▸ **Short problem 1**
Please rewrite the part of the backpacking solitude article starting at "Hi, I’m Michael" and ending at "your next trip.", putting "my website" in place of "The Big Outside".
▸ **Short problem 2**
Shorten the paragraph of the backpacking solitude article that begins "But the truth is that", keeping its main facts.

▸ **Passage provided**
[BEGIN]
12 Expert Tips for Finding Solitude When Backpacking

By Michael Lanza

Solitude has always reigned as one of the holy grails of backpacking: We all dream of finding that lonely campsite deep in the wilderness with an amazing vista, or hiking for miles or days encountering few or even no other people on the trail. Unfortunately, reality often conflicts with expectations for many backpackers when they discover that the dream trip they’ve been anticipating for months was apparently a dream trip for an awful lot of other people, too.

But the truth is that there are many ways to find backcountry solitude because the odds work in your favor: Most wilderness trails have few or no people on them most of the time. The search for solitude is less a needle-in-a-haystack conundrum and more a matter of thinking outside the box: You simply have to understand where and when to look for it—and stop thinking like everyone else thinks.

Hi, I’m Michael Lanza, creator of The Big Outside. Click here to sign up for my FREE email newsletter. Join The Big Outside to get full access to all of my blog’s stories. Click here for my e-guides to classic backpacking trips. Click here to learn how I can help you plan your next trip.

A campsite in Painter Basin, below 13,538-foot Kings Peak (right) in Utah's High Uintas Wilderness.
Our campsite in Painter Basin, below 13,538-foot Kings Peak (right) in Utah’s High Uintas Wilderness.
[END]
▸ **Data provided**
[BEGIN]
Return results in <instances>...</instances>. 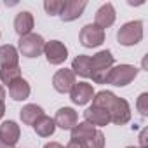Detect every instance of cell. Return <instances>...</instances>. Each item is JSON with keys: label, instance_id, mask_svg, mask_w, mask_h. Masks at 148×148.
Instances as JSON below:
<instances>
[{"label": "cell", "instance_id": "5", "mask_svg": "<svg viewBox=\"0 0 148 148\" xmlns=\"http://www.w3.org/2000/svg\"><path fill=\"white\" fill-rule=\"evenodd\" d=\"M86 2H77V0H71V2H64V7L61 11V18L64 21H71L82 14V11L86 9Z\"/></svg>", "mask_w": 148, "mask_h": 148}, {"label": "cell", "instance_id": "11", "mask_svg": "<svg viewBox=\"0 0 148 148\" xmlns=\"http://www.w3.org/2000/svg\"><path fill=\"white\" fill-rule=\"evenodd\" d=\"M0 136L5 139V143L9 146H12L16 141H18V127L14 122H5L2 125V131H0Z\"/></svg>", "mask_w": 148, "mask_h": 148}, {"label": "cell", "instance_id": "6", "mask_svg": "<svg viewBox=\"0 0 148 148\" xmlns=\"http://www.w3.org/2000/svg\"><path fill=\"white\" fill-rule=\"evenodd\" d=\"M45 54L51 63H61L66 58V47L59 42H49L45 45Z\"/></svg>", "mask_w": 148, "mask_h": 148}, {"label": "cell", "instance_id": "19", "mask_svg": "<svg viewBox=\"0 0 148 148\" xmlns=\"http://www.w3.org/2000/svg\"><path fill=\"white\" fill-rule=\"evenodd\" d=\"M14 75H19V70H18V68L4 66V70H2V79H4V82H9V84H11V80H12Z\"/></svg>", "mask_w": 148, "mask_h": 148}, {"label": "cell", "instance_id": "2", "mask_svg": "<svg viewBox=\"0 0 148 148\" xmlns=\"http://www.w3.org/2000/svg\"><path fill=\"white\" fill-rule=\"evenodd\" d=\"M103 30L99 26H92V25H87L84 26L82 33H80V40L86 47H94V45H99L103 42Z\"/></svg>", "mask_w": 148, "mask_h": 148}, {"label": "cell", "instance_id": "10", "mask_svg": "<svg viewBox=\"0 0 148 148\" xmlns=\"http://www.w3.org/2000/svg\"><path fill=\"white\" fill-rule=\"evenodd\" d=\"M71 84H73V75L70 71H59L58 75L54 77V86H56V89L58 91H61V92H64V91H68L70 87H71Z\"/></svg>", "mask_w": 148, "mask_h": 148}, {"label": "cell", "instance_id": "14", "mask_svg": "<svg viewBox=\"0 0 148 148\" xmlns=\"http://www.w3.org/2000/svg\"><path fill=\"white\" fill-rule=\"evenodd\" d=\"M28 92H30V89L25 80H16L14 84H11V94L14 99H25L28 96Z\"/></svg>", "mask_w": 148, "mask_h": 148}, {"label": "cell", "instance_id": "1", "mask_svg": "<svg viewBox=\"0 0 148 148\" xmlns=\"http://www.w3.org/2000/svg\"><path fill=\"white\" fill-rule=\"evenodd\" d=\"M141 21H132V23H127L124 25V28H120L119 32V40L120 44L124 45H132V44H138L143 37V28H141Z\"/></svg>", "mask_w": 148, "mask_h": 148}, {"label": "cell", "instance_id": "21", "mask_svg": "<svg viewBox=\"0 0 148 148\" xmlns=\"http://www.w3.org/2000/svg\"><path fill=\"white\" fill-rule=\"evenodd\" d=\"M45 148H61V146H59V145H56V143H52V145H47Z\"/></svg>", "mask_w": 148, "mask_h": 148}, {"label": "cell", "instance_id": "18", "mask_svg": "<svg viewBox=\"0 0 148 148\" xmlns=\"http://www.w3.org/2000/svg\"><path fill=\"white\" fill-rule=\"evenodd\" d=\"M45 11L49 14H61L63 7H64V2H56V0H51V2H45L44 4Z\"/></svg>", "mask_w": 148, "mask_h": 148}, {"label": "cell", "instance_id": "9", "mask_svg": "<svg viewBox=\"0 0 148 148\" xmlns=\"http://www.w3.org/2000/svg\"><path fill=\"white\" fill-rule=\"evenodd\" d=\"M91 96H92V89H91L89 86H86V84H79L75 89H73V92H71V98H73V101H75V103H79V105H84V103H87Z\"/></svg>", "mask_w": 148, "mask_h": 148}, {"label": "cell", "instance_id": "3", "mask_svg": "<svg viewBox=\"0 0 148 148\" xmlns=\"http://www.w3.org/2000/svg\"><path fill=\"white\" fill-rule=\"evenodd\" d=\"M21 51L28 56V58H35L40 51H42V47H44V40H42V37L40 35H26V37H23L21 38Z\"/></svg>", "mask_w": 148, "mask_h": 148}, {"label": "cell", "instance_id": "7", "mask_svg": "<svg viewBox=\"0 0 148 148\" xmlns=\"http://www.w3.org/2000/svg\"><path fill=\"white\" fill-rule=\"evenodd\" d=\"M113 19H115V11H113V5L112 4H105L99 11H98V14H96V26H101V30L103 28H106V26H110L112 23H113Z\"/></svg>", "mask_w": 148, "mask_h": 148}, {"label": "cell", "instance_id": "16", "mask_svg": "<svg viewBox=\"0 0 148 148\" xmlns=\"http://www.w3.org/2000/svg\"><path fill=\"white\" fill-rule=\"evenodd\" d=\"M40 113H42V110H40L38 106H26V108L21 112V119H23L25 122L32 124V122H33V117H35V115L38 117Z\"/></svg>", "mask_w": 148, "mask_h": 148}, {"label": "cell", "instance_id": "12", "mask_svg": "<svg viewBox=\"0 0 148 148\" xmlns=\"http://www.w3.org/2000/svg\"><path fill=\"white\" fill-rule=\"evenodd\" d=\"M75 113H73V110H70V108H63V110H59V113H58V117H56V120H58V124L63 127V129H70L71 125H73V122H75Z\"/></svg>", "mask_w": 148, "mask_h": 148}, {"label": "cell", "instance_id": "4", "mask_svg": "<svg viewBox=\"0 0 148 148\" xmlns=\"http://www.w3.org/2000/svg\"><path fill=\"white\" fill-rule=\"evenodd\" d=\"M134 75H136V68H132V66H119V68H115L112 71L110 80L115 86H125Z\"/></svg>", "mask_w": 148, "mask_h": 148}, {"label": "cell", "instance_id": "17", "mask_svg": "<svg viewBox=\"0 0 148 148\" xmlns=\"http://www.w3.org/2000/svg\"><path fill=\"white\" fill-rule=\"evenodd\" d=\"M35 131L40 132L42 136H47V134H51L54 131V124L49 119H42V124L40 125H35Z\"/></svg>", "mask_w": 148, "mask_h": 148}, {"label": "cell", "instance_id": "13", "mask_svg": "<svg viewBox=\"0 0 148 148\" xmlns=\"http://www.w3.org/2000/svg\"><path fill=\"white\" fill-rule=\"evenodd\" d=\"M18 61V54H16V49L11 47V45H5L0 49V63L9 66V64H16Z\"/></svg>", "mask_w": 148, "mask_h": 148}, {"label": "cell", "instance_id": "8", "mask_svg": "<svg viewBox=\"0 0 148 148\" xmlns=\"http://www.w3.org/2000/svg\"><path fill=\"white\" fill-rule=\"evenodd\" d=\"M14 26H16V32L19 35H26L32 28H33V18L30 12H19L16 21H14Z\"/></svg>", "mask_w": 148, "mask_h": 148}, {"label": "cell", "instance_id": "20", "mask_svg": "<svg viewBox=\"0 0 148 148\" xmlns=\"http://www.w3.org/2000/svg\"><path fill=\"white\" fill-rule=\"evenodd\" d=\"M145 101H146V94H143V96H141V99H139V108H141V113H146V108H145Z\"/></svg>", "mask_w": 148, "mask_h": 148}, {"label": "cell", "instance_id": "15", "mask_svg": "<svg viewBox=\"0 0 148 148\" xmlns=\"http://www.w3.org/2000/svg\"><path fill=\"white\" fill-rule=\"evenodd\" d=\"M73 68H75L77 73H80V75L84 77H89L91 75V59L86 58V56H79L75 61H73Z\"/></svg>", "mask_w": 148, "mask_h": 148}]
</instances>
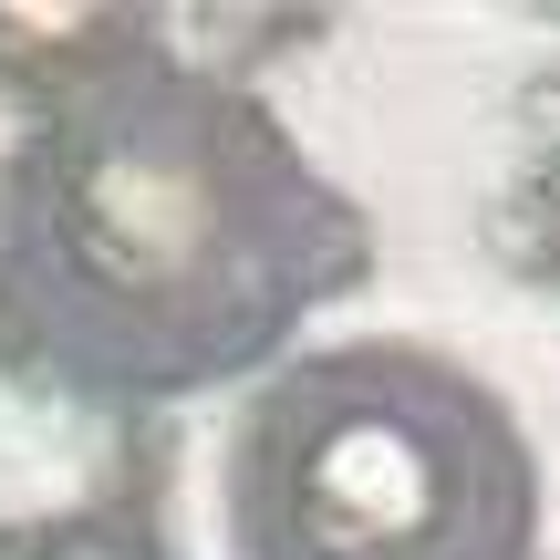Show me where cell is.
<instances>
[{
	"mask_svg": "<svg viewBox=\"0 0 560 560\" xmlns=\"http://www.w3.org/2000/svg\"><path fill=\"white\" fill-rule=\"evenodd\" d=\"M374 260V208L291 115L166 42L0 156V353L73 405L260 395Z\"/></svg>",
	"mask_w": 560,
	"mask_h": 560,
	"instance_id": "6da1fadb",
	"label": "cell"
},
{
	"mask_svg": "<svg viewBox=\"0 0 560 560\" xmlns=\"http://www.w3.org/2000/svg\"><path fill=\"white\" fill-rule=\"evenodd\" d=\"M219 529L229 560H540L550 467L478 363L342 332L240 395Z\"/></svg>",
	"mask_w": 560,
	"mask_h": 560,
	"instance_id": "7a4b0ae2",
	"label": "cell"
[END]
▸ **Exercise response 1**
Hi, I’m Michael Lanza, creator of my website. Click here to sign up for my FREE email newsletter. Join my website to get full access to all of my blog’s stories. Click here for my e-guides to classic backpacking trips. Click here to learn how I can help you plan your next trip.

▸ **Exercise response 2**
Backcountry solitude is easier to find than it seems, since most wilderness trails have few or no people on them most of the time. The key is knowing where and when to look and not thinking like everyone else.